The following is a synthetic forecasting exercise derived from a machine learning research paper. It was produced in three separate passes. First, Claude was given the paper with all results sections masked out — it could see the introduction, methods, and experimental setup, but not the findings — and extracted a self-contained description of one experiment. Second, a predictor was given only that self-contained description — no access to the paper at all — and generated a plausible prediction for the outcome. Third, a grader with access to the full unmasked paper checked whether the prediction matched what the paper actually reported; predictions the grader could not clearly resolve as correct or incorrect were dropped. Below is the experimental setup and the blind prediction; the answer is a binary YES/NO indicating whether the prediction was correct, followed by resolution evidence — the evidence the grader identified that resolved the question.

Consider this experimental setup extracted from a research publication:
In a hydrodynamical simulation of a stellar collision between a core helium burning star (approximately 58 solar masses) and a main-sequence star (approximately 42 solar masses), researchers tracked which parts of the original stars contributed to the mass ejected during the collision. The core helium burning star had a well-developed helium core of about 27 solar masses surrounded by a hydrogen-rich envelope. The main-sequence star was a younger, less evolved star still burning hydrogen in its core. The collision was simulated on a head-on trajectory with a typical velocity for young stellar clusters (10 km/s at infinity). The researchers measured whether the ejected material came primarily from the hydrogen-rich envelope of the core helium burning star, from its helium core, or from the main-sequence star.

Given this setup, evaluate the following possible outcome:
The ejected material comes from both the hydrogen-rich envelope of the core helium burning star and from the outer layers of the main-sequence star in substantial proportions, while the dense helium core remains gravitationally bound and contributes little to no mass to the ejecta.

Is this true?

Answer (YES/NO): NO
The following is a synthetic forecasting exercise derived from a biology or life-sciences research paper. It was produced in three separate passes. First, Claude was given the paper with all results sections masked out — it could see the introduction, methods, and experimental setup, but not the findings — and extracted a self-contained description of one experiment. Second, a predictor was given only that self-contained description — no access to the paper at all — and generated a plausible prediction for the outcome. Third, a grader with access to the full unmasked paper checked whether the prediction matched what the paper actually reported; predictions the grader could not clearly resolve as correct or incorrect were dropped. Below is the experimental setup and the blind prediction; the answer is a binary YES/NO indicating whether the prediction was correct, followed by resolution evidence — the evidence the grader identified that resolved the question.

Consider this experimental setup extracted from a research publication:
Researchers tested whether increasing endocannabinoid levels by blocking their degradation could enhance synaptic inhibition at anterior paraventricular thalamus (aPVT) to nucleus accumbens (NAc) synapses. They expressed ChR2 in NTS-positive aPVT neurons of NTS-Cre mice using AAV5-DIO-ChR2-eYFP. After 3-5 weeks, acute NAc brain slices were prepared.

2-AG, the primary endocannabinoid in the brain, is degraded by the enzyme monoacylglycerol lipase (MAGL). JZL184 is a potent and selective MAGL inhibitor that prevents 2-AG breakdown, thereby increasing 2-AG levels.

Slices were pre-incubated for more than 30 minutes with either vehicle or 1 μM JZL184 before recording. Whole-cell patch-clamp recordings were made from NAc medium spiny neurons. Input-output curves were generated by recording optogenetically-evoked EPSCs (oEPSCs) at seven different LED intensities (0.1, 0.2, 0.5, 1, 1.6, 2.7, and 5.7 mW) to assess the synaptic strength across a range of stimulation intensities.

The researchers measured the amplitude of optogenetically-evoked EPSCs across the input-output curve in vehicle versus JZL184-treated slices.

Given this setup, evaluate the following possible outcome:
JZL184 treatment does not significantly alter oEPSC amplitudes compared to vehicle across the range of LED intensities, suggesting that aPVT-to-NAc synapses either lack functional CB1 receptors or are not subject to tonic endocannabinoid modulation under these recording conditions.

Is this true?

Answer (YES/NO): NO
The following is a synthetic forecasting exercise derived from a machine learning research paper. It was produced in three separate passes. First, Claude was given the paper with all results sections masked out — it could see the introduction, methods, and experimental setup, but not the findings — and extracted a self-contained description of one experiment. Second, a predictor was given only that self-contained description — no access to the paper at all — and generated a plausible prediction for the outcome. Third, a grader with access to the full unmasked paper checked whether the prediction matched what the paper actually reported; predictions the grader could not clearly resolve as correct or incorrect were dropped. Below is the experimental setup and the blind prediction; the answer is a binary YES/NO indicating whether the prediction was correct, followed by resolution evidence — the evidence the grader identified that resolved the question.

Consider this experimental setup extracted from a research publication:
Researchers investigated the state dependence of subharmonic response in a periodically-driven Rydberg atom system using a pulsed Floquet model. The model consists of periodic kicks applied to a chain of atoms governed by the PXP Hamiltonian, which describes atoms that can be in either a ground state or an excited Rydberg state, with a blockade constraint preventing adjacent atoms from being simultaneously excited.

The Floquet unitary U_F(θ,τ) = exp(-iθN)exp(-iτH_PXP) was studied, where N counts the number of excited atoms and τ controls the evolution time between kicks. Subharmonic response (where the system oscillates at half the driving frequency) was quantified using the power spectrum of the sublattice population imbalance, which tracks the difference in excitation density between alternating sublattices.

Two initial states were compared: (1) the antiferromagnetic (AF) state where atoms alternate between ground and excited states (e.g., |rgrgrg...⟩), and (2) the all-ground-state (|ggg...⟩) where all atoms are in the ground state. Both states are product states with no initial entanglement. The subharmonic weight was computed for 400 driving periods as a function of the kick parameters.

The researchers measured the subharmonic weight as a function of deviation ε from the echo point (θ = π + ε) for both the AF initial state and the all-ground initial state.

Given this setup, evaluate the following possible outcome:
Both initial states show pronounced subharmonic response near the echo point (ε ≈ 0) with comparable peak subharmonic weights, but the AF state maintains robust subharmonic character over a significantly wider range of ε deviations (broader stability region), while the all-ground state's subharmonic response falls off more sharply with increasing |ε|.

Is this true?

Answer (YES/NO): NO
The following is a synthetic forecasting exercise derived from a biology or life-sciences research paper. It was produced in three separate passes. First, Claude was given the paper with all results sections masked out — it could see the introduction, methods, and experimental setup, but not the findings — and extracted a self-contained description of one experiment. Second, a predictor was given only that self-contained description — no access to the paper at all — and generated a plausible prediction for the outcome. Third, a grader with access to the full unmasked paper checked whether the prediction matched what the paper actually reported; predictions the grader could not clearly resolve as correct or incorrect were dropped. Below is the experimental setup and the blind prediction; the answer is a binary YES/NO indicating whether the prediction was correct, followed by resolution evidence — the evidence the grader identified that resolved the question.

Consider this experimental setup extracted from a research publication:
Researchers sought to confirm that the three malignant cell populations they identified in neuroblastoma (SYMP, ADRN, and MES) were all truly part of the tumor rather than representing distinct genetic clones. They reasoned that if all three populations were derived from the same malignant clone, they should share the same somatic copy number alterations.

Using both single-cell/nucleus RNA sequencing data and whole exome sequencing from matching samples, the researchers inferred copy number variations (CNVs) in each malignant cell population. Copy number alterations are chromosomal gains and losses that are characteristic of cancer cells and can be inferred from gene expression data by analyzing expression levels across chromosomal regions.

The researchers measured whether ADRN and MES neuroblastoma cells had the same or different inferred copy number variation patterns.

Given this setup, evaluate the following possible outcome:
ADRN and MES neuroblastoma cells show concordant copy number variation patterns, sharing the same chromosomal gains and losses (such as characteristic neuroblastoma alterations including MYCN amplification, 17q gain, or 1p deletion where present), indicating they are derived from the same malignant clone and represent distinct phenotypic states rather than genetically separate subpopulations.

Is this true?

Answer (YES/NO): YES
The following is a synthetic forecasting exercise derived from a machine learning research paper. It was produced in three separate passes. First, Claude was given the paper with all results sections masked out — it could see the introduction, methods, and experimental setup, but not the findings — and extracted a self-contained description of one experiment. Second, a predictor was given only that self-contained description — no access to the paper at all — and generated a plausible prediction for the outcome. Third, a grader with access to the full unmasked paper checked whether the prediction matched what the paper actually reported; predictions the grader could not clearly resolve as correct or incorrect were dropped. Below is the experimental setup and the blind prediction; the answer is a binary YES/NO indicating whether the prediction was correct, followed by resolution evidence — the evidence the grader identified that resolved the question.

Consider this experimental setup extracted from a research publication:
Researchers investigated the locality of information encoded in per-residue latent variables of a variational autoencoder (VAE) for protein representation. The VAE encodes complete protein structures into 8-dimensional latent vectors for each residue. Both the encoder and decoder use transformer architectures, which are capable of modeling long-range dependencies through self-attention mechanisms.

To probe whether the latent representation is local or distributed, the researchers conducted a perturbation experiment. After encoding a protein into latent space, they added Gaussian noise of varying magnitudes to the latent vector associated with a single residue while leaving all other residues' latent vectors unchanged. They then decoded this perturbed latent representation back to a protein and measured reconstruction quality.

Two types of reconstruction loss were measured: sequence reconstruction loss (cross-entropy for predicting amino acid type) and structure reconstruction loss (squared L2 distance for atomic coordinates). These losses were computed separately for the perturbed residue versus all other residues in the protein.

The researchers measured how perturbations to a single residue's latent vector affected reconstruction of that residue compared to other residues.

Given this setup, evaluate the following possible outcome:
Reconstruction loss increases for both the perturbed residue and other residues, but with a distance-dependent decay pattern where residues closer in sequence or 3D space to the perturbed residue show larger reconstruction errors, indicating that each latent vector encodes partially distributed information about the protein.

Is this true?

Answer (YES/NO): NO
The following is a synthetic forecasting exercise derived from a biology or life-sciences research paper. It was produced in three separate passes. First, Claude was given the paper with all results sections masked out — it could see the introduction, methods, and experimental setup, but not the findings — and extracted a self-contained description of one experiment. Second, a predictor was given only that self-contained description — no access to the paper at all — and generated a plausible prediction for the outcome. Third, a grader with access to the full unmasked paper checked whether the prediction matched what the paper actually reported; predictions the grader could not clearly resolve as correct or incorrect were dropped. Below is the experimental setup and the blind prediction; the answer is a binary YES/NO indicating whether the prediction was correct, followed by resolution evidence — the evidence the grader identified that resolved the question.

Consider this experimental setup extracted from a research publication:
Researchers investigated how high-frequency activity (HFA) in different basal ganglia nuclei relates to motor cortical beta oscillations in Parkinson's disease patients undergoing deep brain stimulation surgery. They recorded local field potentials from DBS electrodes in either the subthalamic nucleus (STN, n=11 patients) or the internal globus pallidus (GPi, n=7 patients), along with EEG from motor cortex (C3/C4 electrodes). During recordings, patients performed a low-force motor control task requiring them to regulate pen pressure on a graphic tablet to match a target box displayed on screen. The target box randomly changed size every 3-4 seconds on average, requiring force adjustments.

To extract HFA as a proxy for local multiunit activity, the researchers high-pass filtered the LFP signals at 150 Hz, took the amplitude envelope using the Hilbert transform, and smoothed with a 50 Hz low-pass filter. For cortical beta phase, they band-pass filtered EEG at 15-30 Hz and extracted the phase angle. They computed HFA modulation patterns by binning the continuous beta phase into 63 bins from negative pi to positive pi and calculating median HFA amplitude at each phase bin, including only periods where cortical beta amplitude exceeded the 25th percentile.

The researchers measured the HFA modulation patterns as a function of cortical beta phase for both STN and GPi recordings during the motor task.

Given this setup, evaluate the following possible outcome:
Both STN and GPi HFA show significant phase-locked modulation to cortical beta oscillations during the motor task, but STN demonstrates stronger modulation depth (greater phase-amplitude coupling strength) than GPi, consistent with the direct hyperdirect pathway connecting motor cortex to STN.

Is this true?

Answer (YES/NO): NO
*-*-*
Lines of the material in which the word "output" occurs are to be copied out.

* REPLY:
Slices were pre-incubated for more than 30 minutes with either vehicle or 1 μM JZL184 before recording. Whole-cell patch-clamp recordings were made from NAc medium spiny neurons. Input-output curves were generated by recording optogenetically-evoked EPSCs (oEPSCs) at seven different LED intensities (0.1, 0.2, 0.5, 1, 1.6, 2.7, and 5.7 mW) to assess the synaptic strength across a range of stimulation intensities.
The researchers measured the amplitude of optogenetically-evoked EPSCs across the input-output curve in vehicle versus JZL184-treated slices.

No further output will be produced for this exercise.